Background: Viral pathogens belonging to the order Bunyavirales pose a continuous background threat to global health, but the fact remains that they are usually neglected and their distribution is still ambiguously known. We aim to map the geographical distribution of Bunyavirales viruses and assess the environmental suitability and transmission risk of major Bunyavirales viruses in China.

Methods: We assembled data on all Bunyavirales viruses detected in humans, animals and vectors from multiple sources, to update distribution maps of them across China. In addition, we predicted environmental suitability at the 10 km × 10 km pixel level by applying boosted regression tree models for two important Bunyavirales viruses, including Crimean-Congo hemorrhagic fever virus (CCHFV) and Rift Valley fever virus (RVFV). Based on model-projected risks and air travel volume, the imported risk of RVFV was also estimated from its endemic areas to the cities in China.
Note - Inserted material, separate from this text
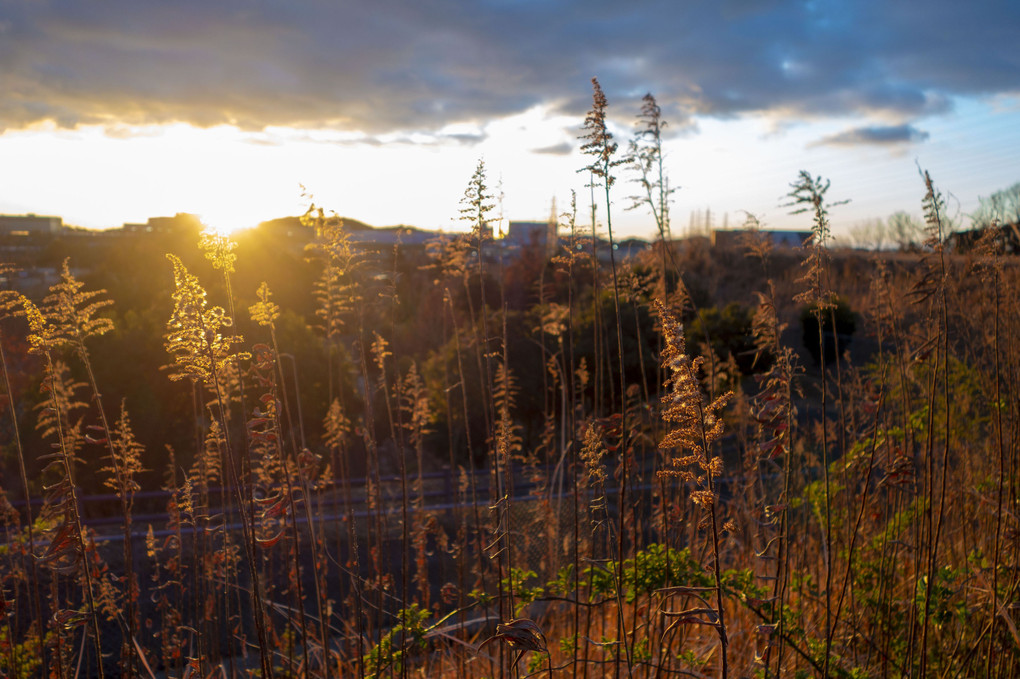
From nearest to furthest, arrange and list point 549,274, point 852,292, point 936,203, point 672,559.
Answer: point 936,203, point 672,559, point 549,274, point 852,292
Results: Here we mapped all 89 species of Bunyavirales viruses in China from January 1951 to June 2021. Nineteen viruses were shown to infect humans, including ten species first reported as human infections. A total of 447,848 cases infected with Bunyavirales viruses were reported, and hantaviruses, Dabie bandavirus and Crimean-Congo hemorrhagic fever virus (CCHFV) had the severest disease burden. Model-predicted maps showed that Xinjiang and southwestern Yunnan had the highest environmental suitability for CCHFV occurrence, mainly related to Hyalomma asiaticum presence, while southern China had the highest environmental suitability for Rift Valley fever virus (RVFV) transmission all year round, mainly driven by livestock density, mean precipitation in the previous month. We further identified three cities including Guangzhou, Beijing and Shanghai, with the highest imported risk of RVFV potentially from Egypt, South Africa, Saudi Arabia and Kenya.
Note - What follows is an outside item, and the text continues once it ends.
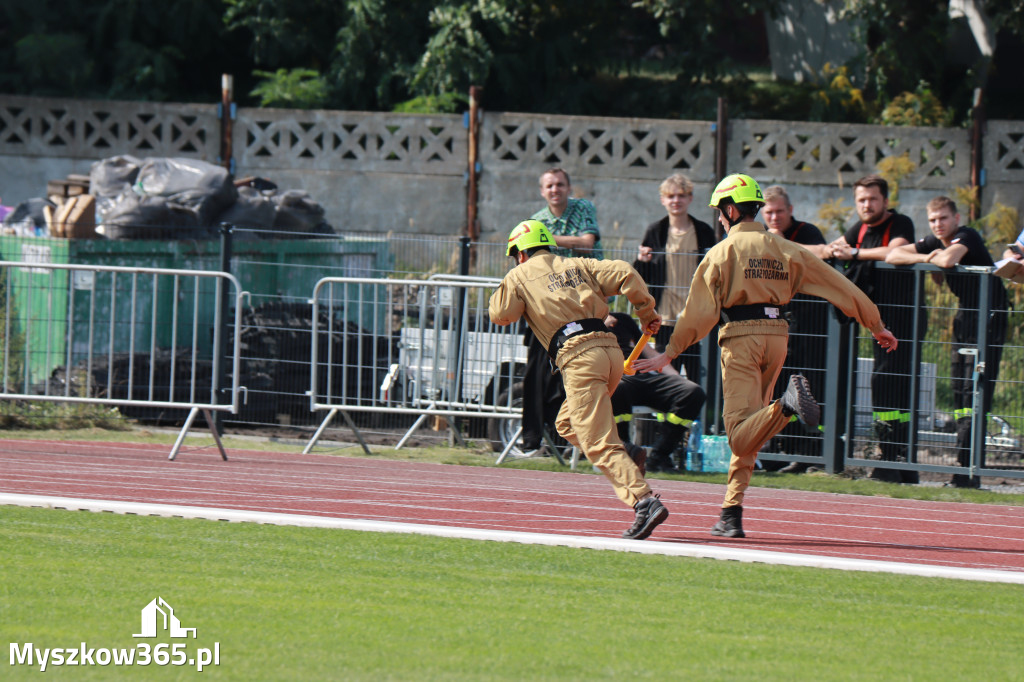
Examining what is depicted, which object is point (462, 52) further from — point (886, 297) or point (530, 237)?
point (530, 237)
Conclusions: A variety of Bunyavirales viruses are widely distributed in China, and the two major neglected Bunyavirales viruses including CCHFV and RVFV, both have the potential for outbreaks in local areas of China. Our study can help to promote the understanding of risk distribution and disease burden of Bunyavirales viruses in China, and the risk maps of CCHFV and RVFV occurrence are crucial to the targeted surveillance and control, especially in seasons and locations at high risk.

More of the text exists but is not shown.